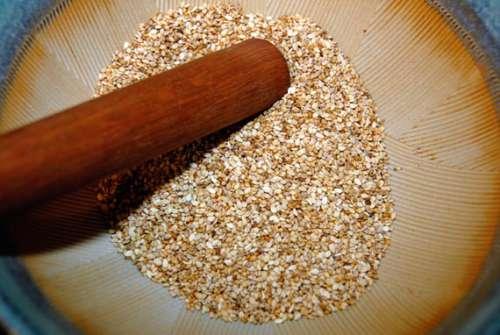 Sal de sésamo no arroz vermelho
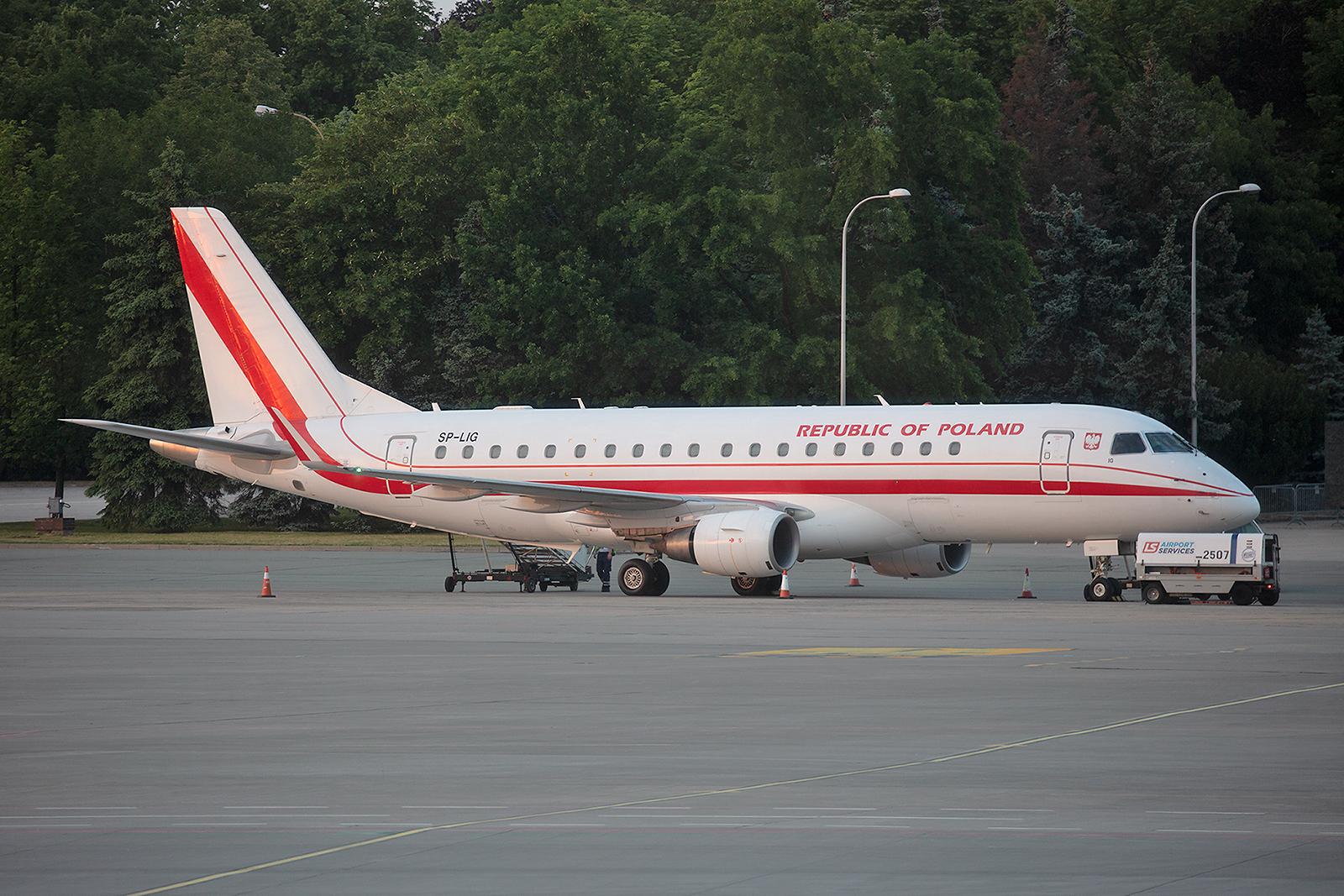 Die SP-LIG ist schon seit einigen Jahren von LOT an die polnische Luftwaffe vermietet. Nach dem Absturz einer Tu-154 bei Smolensk brauchte man schnell Kapazitäten im VIP-Transport.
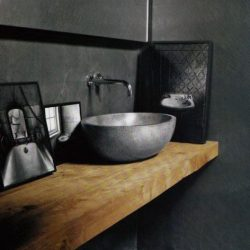 Mooi badkamermeubel met waskom. Wastafelblad van eiken met een wabi saai waskom
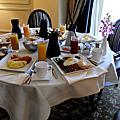 0228-1 不義之財換來的 Room Service 豪華朝食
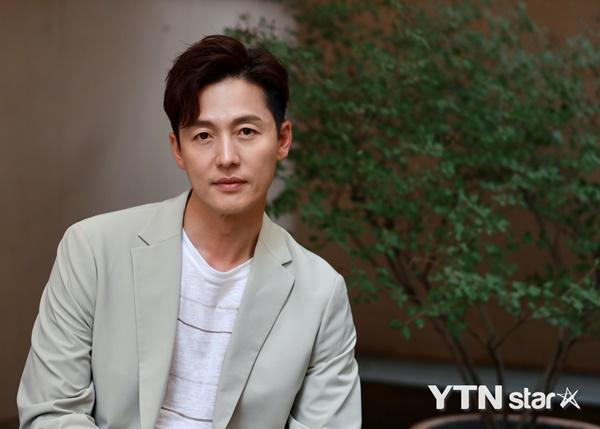 Tình duyên của dàn sao Chuyện Tình Harvard: Nam chính nhảy sông tự tử, nam phụ chia tay người yêu vì... Kim Tae Hee - ảnh 14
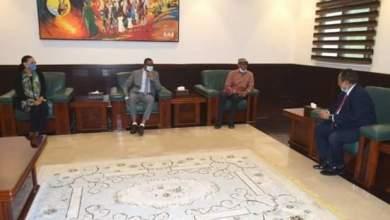 د. حمدوك يلتقي وفد المؤسسة الدولية للديمقراطية والانتخابا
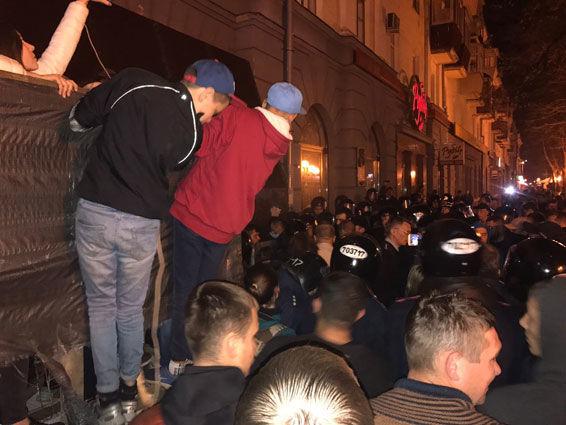 В Полтаве произошла массовая драка на акции протеста:есть пострадавшие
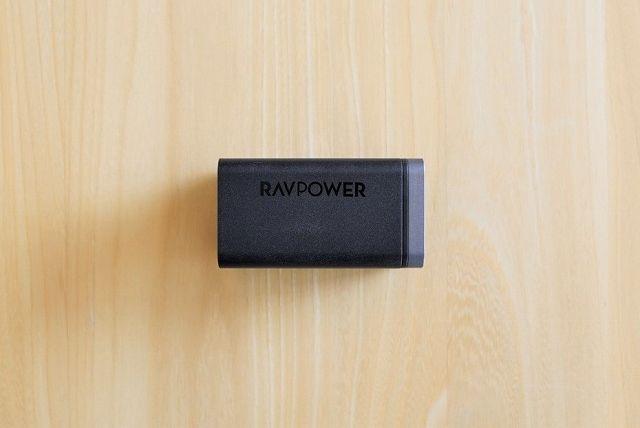 RAVPower RP-PC136の側面画像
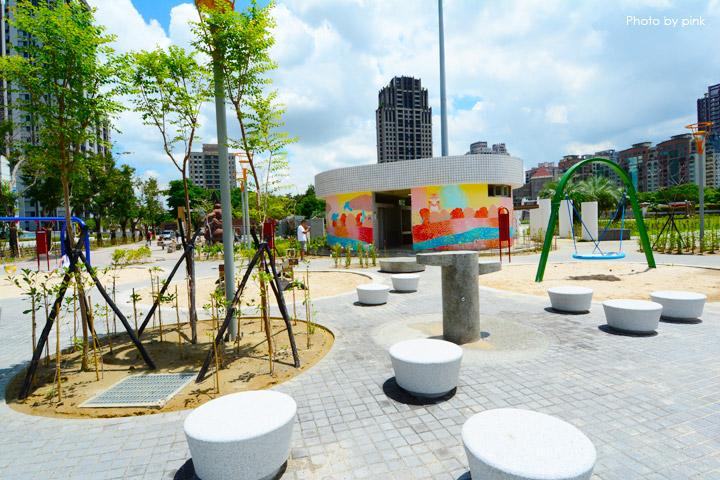 【台中親子公園】豐樂雕塑公園。全新改版親子遊戲區,白砂、溜滑梯、盪鞦韆等,超好玩!-DSC_6230.jpg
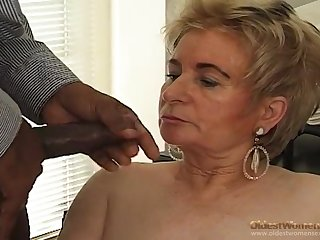 Black boss fucks blonde old secretary on the table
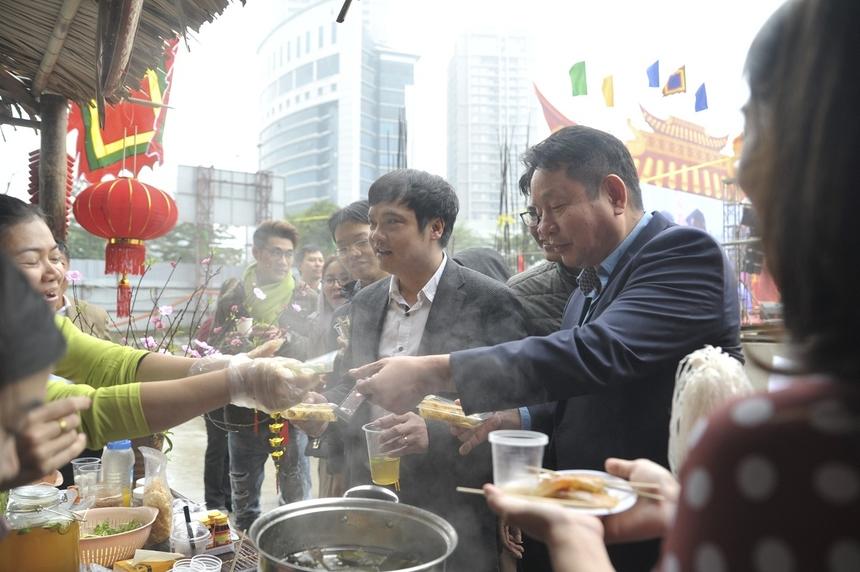 Anh Trương Gia Bình, anh Nguyễn Văn Khoa ghé thăm gian hàng đậm chất Nam bộ của nhà Giáo dục kết hợp cùng nhà Phân phối. Lãnh đạo FPT chọn cho mình bánh bột lọc để thưởng thức.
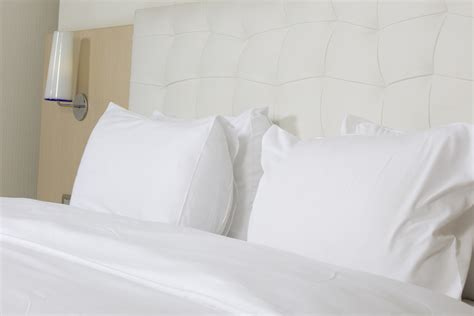 hotel bed sheets canada s source for hotel supplies amenities bed bath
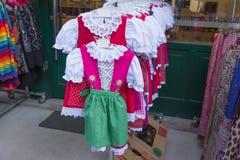 Traditionella österrikiska flickaklänningar Royaltyfria Bilder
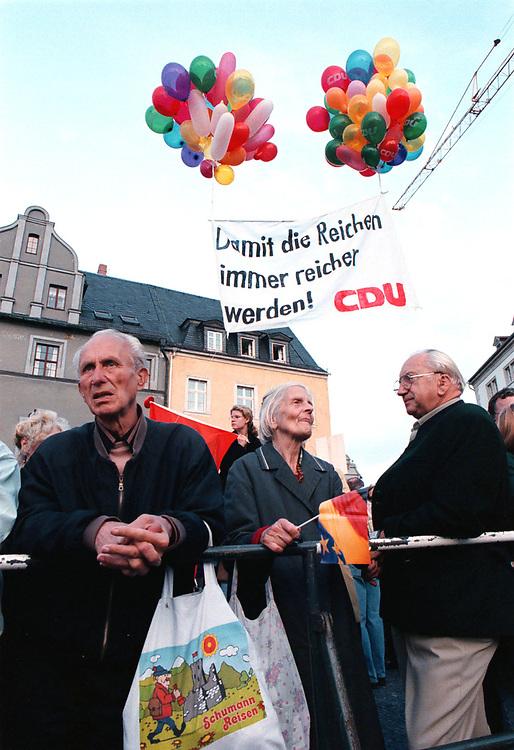 &copy;  christian  JUNGEBLODT.<br />WAHL 1998 - Wahlkampf<br />CDU - Dr. Helmut Kohl , Bundeskanzler<br />Wahlkampfveranstaltung in Weimar<br />Warten auf Kohl - Protestkundgebung<br />08.09.1998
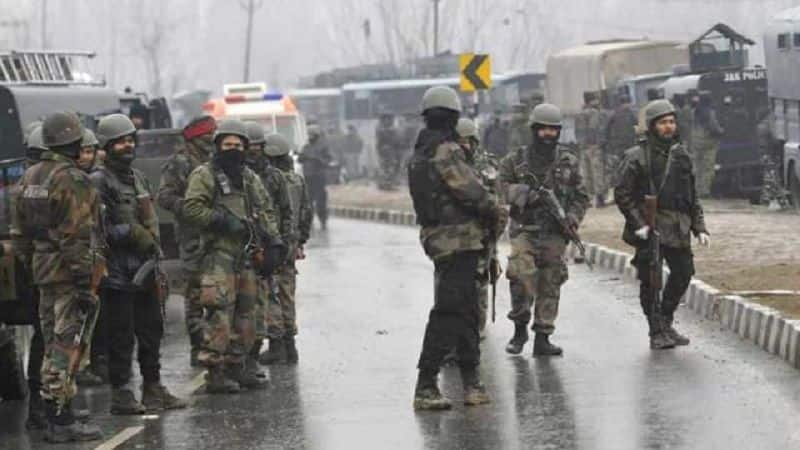 Security forces killed two terrorists in Jammu-Kashmir, terrorists have hostage local people in Kashmir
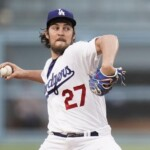 Dodgers players don't want Trevor Bauer back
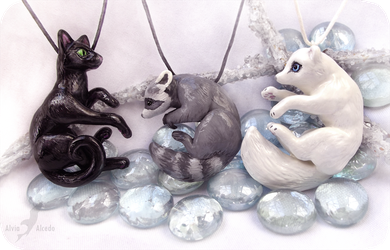 Black grey and white - animal necklaces by AlviaAlcedo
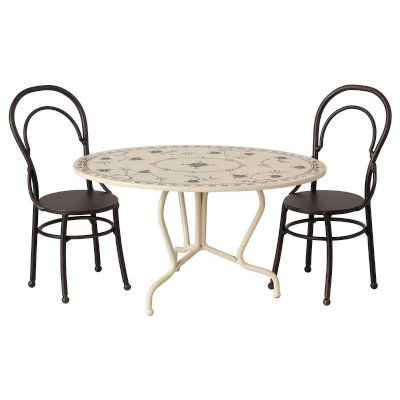 set-table-two-chairs-maileg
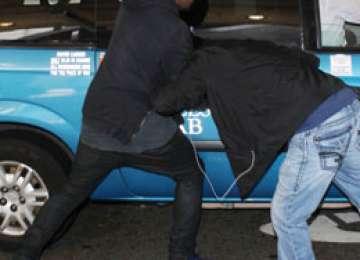 BORŞA: Un bărbat din Suceava a fost bătut pentru că a provocat un accident rutier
○ ○ ○ ○ ○
The listing must be repeated word for word, and none of its pictures may appear in the copy.

 Sal de sésamo no arroz vermelho
 Die SP-LIG ist schon seit einigen Jahren von LOT an die polnische Luftwaffe vermietet. Nach dem Absturz einer Tu-154 bei Smolensk brauchte man schnell Kapazitäten im VIP-Transport.
 Mooi badkamermeubel met waskom. Wastafelblad van eiken met een wabi saai waskom
 0228-1 不義之財換來的 Room Service 豪華朝食
 Tình duyên của dàn sao Chuyện Tình Harvard: Nam chính nhảy sông tự tử, nam phụ chia tay người yêu vì... Kim Tae Hee - ảnh 14
 د. حمدوك يلتقي وفد المؤسسة الدولية للديمقراطية والانتخابا
 В Полтаве произошла массовая драка на акции протеста:есть пострадавшие
 RAVPower RP-PC136の側面画像
 【台中親子公園】豐樂雕塑公園。全新改版親子遊戲區,白砂、溜滑梯、盪鞦韆等,超好玩!-DSC_6230.jpg
 Black boss fucks blonde old secretary on the table
 Anh Trương Gia Bình, anh Nguyễn Văn Khoa ghé thăm gian hàng đậm chất Nam bộ của nhà Giáo dục kết hợp cùng nhà Phân phối. Lãnh đạo FPT chọn cho mình bánh bột lọc để thưởng thức.
 hotel bed sheets canada s source for hotel supplies amenities bed bath
 Traditionella österrikiska flickaklänningar Royaltyfria Bilder
 &copy;  christian  JUNGEBLODT.<br />WAHL 1998 - Wahlkampf<br />CDU - Dr. Helmut Kohl , Bundeskanzler<br />Wahlkampfveranstaltung in Weimar<br />Warten auf Kohl - Protestkundgebung<br />08.09.1998
 Security forces killed two terrorists in Jammu-Kashmir, terrorists have hostage local people in Kashmir
 Dodgers players don't want Trevor Bauer back
 Black grey and white - animal necklaces by AlviaAlcedo
 set-table-two-chairs-maileg
 BORŞA: Un bărbat din Suceava a fost bătut pentru că a provocat un accident rutier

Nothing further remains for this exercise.